Conference Contribution Details
Mandatory Fields
Ciara Chambers
Women in the Film and Television Industries Symposium
The “nameless sidekick”: feminine invisibilty in the UK and Irish film industries.
NUI Maynooth
Invited Oral Presentation
Optional Fields
When the Irish News announced that Anne Morrison, then Chair of BAFTA (the British Academy of Film, Television and the Arts) would provide the keynote address at the Women’s Leadership conference in Belfast in 2016, it reduced her to a nameless sidekick in an article titled: “Gender inequality still an issue at senior level says Stephen Fry's 'warm-up woman'”. Without a hint of irony, the article recounts her struggle to establish herself in a “boys’ club”, acknowledges a lack of female representation in the creative industries, and then moves on to detail the amount of “nice dresses” required by Morrison when attending a range of BAFTA events.
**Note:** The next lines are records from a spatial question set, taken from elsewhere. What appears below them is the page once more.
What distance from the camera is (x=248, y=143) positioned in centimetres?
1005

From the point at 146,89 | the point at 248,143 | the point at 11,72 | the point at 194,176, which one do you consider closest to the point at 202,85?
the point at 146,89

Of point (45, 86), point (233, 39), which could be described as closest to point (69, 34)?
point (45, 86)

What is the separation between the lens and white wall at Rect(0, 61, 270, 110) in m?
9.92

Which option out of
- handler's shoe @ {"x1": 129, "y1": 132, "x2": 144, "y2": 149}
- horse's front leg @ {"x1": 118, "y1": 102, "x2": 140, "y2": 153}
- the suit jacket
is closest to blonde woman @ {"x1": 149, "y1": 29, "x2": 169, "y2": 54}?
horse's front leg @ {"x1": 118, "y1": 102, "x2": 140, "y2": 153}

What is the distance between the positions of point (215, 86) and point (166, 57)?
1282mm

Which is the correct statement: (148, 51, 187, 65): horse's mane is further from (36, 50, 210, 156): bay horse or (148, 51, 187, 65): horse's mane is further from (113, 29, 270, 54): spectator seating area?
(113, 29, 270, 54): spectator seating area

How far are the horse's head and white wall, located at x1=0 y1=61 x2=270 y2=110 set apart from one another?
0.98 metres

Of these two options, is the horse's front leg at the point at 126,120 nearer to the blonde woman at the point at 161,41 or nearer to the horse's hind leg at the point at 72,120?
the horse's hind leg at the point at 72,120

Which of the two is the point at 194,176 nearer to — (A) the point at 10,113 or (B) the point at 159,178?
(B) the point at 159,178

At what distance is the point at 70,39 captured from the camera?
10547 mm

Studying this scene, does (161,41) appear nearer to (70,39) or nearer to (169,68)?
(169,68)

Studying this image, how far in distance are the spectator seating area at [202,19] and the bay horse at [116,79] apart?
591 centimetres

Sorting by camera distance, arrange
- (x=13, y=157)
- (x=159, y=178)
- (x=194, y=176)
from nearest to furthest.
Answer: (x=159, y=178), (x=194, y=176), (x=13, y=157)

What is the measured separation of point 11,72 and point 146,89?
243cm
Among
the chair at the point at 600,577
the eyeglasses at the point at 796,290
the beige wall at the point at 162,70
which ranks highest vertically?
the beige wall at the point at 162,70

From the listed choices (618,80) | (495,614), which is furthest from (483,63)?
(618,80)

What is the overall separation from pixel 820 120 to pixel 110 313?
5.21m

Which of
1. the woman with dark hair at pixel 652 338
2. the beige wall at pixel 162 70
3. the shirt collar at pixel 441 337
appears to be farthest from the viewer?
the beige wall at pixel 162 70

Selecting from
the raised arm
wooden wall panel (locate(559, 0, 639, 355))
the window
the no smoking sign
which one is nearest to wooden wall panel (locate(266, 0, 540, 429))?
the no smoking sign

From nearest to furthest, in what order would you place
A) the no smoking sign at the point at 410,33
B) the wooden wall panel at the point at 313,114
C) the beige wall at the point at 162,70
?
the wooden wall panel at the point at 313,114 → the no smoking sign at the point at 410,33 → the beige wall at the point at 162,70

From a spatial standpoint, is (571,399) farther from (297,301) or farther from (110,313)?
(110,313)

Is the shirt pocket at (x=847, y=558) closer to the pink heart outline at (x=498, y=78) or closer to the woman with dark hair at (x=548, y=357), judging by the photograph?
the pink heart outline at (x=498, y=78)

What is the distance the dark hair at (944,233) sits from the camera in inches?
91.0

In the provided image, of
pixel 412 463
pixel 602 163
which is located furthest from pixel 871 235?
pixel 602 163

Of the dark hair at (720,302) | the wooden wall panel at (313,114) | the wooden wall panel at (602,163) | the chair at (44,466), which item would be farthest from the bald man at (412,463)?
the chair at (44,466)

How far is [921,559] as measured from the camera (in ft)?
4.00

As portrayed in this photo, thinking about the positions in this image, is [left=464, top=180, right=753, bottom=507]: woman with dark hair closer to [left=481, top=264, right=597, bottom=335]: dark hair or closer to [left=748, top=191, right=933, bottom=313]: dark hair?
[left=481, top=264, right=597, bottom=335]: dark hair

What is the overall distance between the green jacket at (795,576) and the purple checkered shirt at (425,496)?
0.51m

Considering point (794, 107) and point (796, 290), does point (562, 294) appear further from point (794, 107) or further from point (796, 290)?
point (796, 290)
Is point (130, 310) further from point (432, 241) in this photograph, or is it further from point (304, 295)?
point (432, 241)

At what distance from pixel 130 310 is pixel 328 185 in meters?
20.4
The “nameless sidekick” is perhaps a useful label when considering women’s visibility in the film industry more generally. The names of Alfred Hitchcock, Martin Scorsese and Christopher Nolan are ubiquitous in popular culture, but those of Alma Hitchcock, Thelma Schoonmaker and Emma Thomas are not so well-known. Alma Reville was an accomplished editor when she married Hitchcock in 1926 and her extensive screenwriting credits illustrate her sustained contribution to Hitchcock’s oeuvre. Schoonmaker has edited every Martin Scorsese movie since 1980 while Thomas, Christopher Nolan’s partner, has produced all of Nolan’s films, amongst others. These invisible collaborative relationships have had significant impact on the canonical cinema produced, but it is telling how little this input has been recognized. Equally problematic is the clear inequality in gender representation in directing and screenwriting roles internationally. This paper will consider statistical studies of gender imbalances in the film industry in the UK and Ireland as a means of excavating notions of unconscious bias at play in funding and hiring decisions. It will also consider the implications of the absence of a “female sensibility” in 21st century cultural expression.